Dataset records |

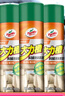 龟牌（Turtle Wax）多功能泡沫清洁剂(500901*3)650ml汽车内饰清洗剂座椅皮革清洗剂 实拍图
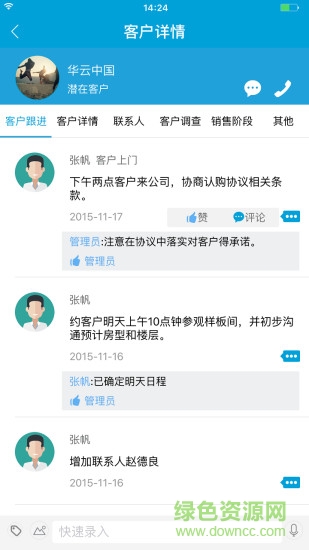 營(yíng)銷(xiāo)微辦公手機(jī)版 v1.1 安卓版 2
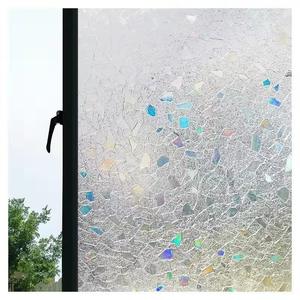 فيلم خصوصية النافذة متجمد تغطية ثابتة للحمام ، ملصق باب غير شفاف للتحكم في الحرارة للمكتب والمنزل - Product Image 5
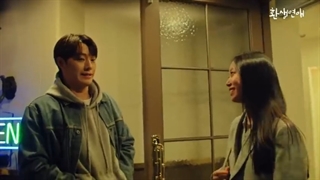 فیلم تناسخ عشق (Reincarnation Love 2022) با بازی گو مین شی و لی دو هیون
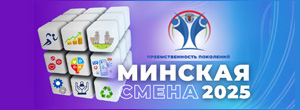 Минская смена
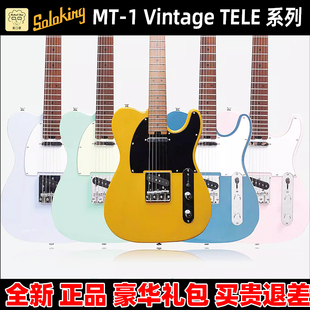 麦口罩 Soloking索罗肯MT-1 Vintage电吉他Tele初学入门进阶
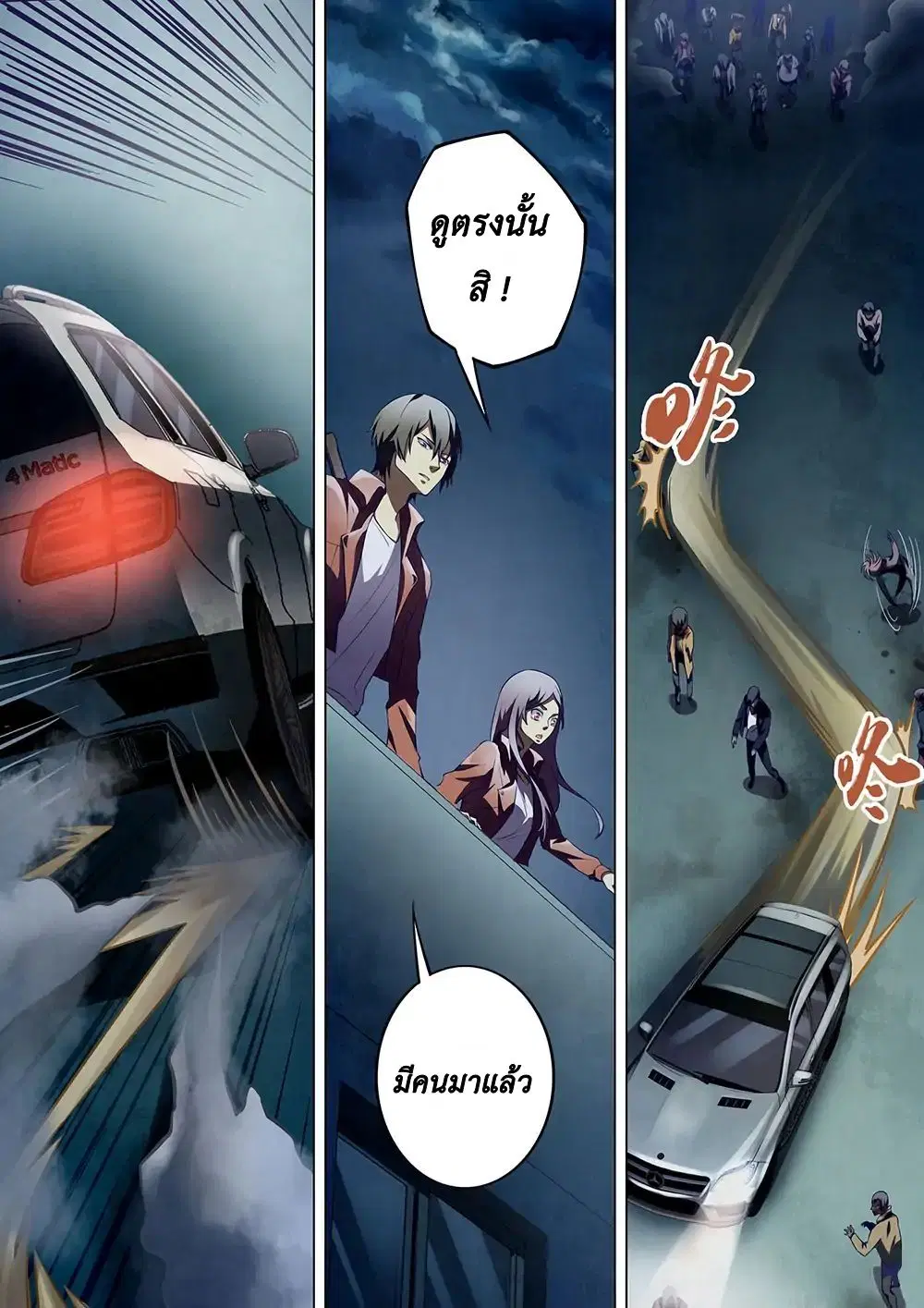 The Last Human ตอนที่ 131 — page 3 of 17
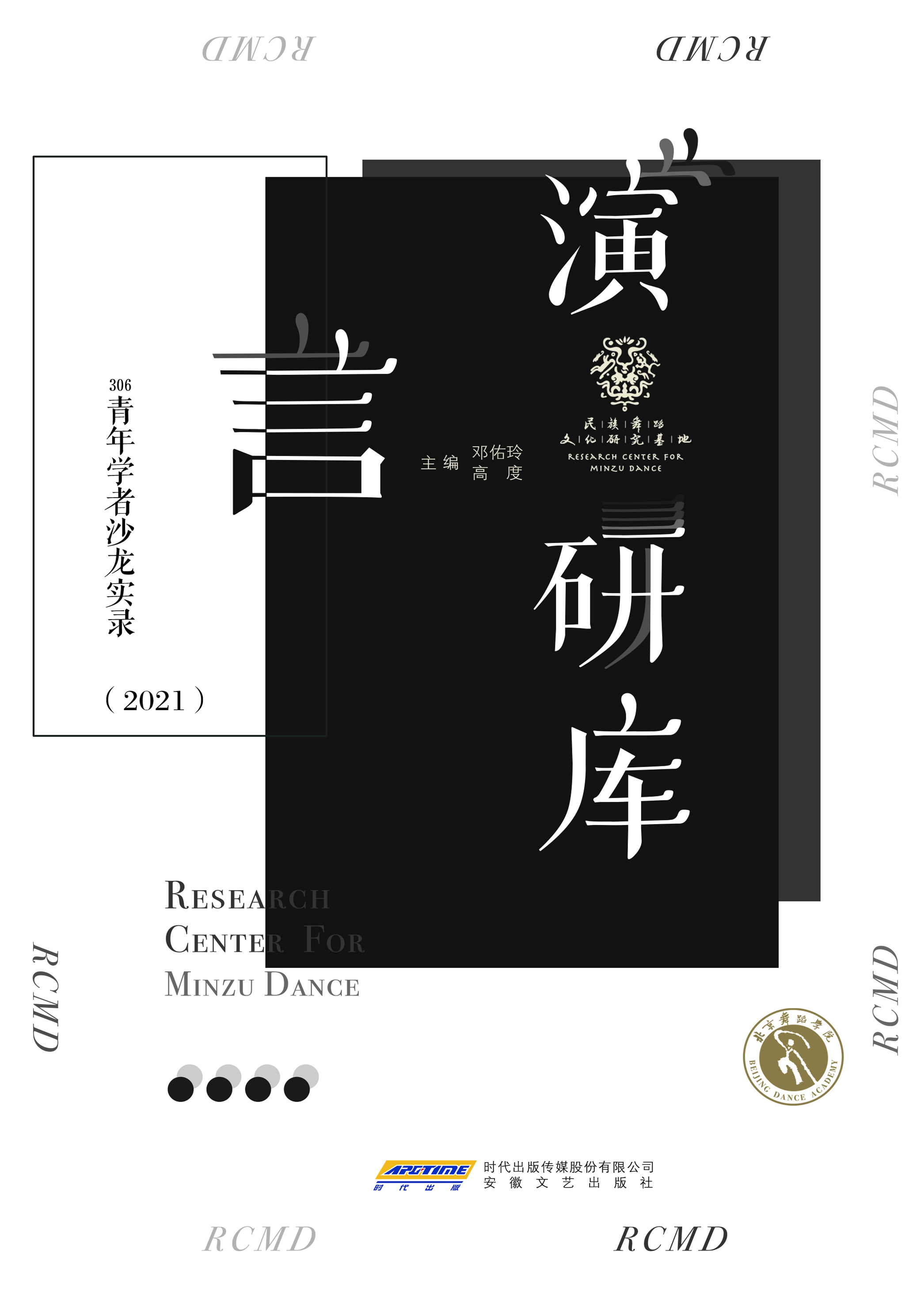 演言研库 2021
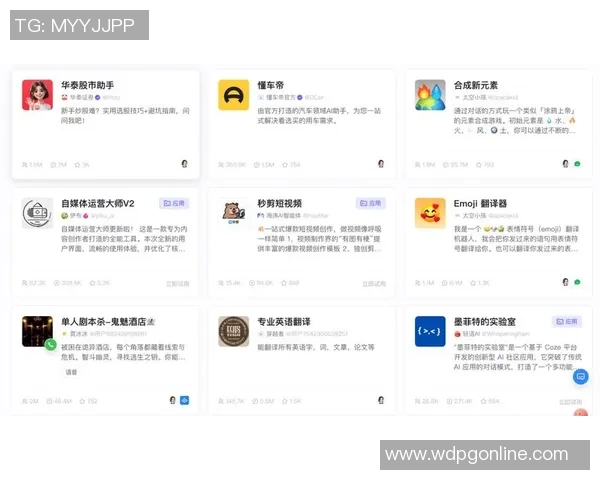 问鼎app官网下载安装-问鼎APP官网下载安装指南及体验分享-问鼎app官网下载安装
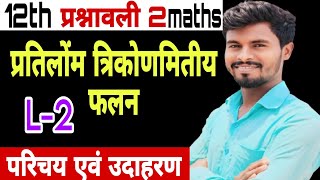 L-2 प्रतिलोम त्रिकोणमितिय फलन class 12th maths l प्रश्नावली 2 उदाहरण एवं प्रश्न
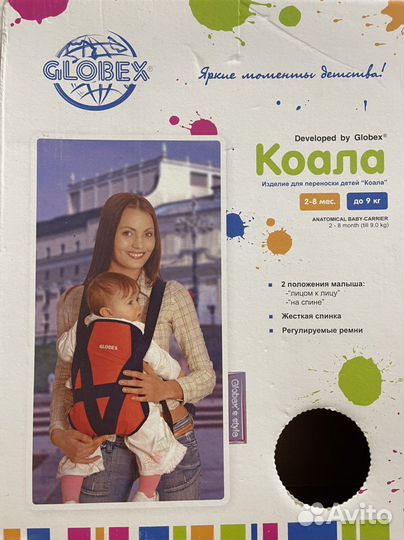 Рюкзак кенгуру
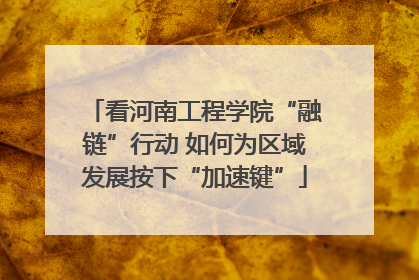 看河南工程学院“融链”行动 如何为区域发展按下“加速键”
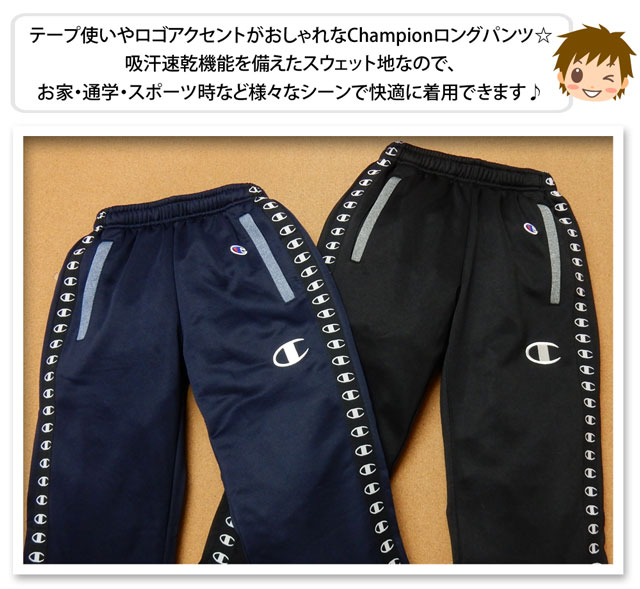 返品送料無料 子供服 男の子 ロング パンツ ジャージ Champion チャンピオン ボトム 新感覚ジャージ スウェット 吸汗速乾 テープ装飾  ウエストゴム 男児 ジュニア 140cm 150cm 160cm andreagblesa.com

What you will do | Arrange the data above as a Markdown table with the columns "Row" and "Text": number each line in order, give its text, and skip blank lines. Leave out the pictures.

Result of this exercise |
| Row | Text |
|---|---|
| 1 |  龟牌（Turtle Wax）多功能泡沫清洁剂(500901*3)650ml汽车内饰清洗剂座椅皮革清洗剂 实拍图 |
| 2 |  營(yíng)銷(xiāo)微辦公手機(jī)版 v1.1 安卓版 2 |
| 3 |  فيلم خصوصية النافذة متجمد تغطية ثابتة للحمام ، ملصق باب غير شفاف للتحكم في الحرارة للمكتب والمنزل - Product Image 5 |
| 4 |  فیلم تناسخ عشق (Reincarnation Love 2022) با بازی گو مین شی و لی دو هیون |
| 5 |  Минская смена |
| 6 |  麦口罩 Soloking索罗肯MT-1 Vintage电吉他Tele初学入门进阶 |
| 7 |  The Last Human ตอนที่ 131 — page 3 of 17 |
| 8 |  演言研库 2021 |
| 9 |  问鼎app官网下载安装-问鼎APP官网下载安装指南及体验分享-问鼎app官网下载安装 |
| 10 |  L-2 प्रतिलोम त्रिकोणमितिय फलन class 12th maths l प्रश्नावली 2 उदाहरण एवं प्रश्न |
| 11 |  Рюкзак кенгуру |
| 12 |  看河南工程学院“融链”行动 如何为区域发展按下“加速键” |
| 13 |  返品送料無料 子供服 男の子 ロング パンツ ジャージ Champion チャンピオン ボトム 新感覚ジャージ スウェット 吸汗速乾 テープ装飾  ウエストゴム 男児 ジュニア 140cm 150cm 160cm andreagblesa.com |